また一つ、貴方のことを知りました

 私にはどうしても、食べながら話すという芸当ができない。いや、家族や千絵さんとなら大丈夫だ。それでも、もともと少ない口数は更に激減するわけだけど。

 だから、今、私の頭の中はケーキとカフェラテと『話さなくてはいけないんじゃないか』ということでいっぱいだ。

 黒崎さんは食べている私のことを時々見ながら、窓の外に視線を向けたりしてのんびりしている。どうやら、私が食べ始めたことに安心して凝視という名の攻撃は止めてくれたらしい。

 何も話さず、静かで穏やかな黒崎さんの様子に甘えて、私は何も話さなくてもいいのだろうか。こういう時は、私から話しかけないとつまらないと思われちゃうのかな。


「こういうのんびりした時間って、リラックスできていいよね」


 自動操縦オートのように手と口だけは動かしていた私の隣で、黒崎さんはまるで独り言のように呟いた。まるで、私が無言の時間に焦りを感じていることが分かっていたような絶妙なタイミングだ。


 フォークを持ったまま隣にチラッと視線を向けてみると、黒崎さんは柔らかく口角を上げ、少し遠くを見ているようだった。


「……はい」


 私もこういう静かでゆったりした時の流れを感じられるのは、すごく好きだ。でも、それは一人の時に限定されていた。こんな過ごし方を黒崎さんも心地いいと思ってくれているということだろうか。

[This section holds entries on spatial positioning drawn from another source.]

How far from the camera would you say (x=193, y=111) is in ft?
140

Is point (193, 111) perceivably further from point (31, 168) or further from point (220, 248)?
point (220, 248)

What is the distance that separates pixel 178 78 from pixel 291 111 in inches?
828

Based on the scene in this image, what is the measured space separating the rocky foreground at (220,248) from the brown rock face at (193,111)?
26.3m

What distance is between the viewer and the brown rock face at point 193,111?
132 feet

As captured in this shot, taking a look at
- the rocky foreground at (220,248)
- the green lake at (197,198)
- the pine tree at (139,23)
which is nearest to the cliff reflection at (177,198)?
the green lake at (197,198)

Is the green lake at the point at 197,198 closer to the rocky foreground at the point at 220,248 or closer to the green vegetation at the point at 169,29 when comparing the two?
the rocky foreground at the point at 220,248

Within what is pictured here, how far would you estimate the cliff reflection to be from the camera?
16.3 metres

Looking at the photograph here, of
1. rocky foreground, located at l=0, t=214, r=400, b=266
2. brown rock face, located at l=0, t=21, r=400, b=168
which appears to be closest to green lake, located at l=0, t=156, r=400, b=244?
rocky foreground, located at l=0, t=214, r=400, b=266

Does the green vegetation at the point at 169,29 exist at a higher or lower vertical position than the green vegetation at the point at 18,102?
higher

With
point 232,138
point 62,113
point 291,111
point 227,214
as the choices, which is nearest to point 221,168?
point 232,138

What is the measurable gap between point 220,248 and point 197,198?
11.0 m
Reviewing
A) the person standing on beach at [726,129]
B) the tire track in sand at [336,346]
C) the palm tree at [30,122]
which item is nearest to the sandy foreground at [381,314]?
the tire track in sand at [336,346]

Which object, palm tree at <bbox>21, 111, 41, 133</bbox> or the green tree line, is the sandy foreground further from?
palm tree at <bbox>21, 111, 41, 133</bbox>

「僕はなかなか仕事とプライベートを切り替えられなくて、いつも同僚に説教されるんだ。建築関係の仕事をしているんだけどね。こうして外を歩いていても、いろんな建造物につい目が行ってしまって、無意識に構造とかコンセプトとか考えてる。どんな注文のされ方で、この建物を提供したんだろうとかね。だから、ボーっとしている自分って、割と貴重なんだ」

「そうなんですか……」

「仕事バカってやつだよ」


 そう言って、黒崎さんは私の方を見て小さくははっと笑った。どことなくはにかんだ様な笑い方が、失礼かもしれないけど、かわいく思えてしまって胸がトクンと音を立てる。


「お仕事が好きなんですね」

「まあ、バカが付くくらい好きなのかもしれないね」


『ボーっとしている自分は貴重』


 それって、今の時間が貴重ってこと?

 私といる、今が?

 勘違いでなければ……。どうしよう。すごく嬉しい。

 何もしていないけど。何もしていない私といても、苦痛ではないと思ってもらえている?


「何も考えない時間って、意外と作れないよね」


 脳内で答えていた私の代わりに、黒崎さんが言葉を繋げた。


「……そうですね。わ、私も常にいろいろ考えてしまうので、ぼんやりしているようで、実際、頭の中は騒がしいかもしれないです」

「藤原さん、物静かなイメージがあるけど、頭の中は騒がしいんだ?」

「は、はい……お気づきかもしれないですが、私、人見知りが激しくて、話すのも下手なんです……」

「うん」

「う、うまく接することができない分、パニックになってることが多いです……あれこれ考えすぎちゃって、結果、何も纏まらないままその場が済んじゃったり」

「人見知りなのかなっていうのは気付いてたよ。だから、僕といることに緊張しか感じなくて、無理させていないか心配だったんだ」


 そう言って、黒崎さんは形の整った眉を僅かに下げた。


「とととととんでもない、です! 私の方こそ、つまらない思いをされるんじゃないかと不安でした」

「つまらなくなんてないよ」

「あ、ありがとう、ございます」


 え……? 何この会話。

 そういえば、私、さっき長文をしゃべった⁉

 ものすごく自然に、言葉が出てなかった⁉


 緊張は相変わらずしてるけど、でも、なんだかさっきまでよりも身体の力が抜けたかもしれない。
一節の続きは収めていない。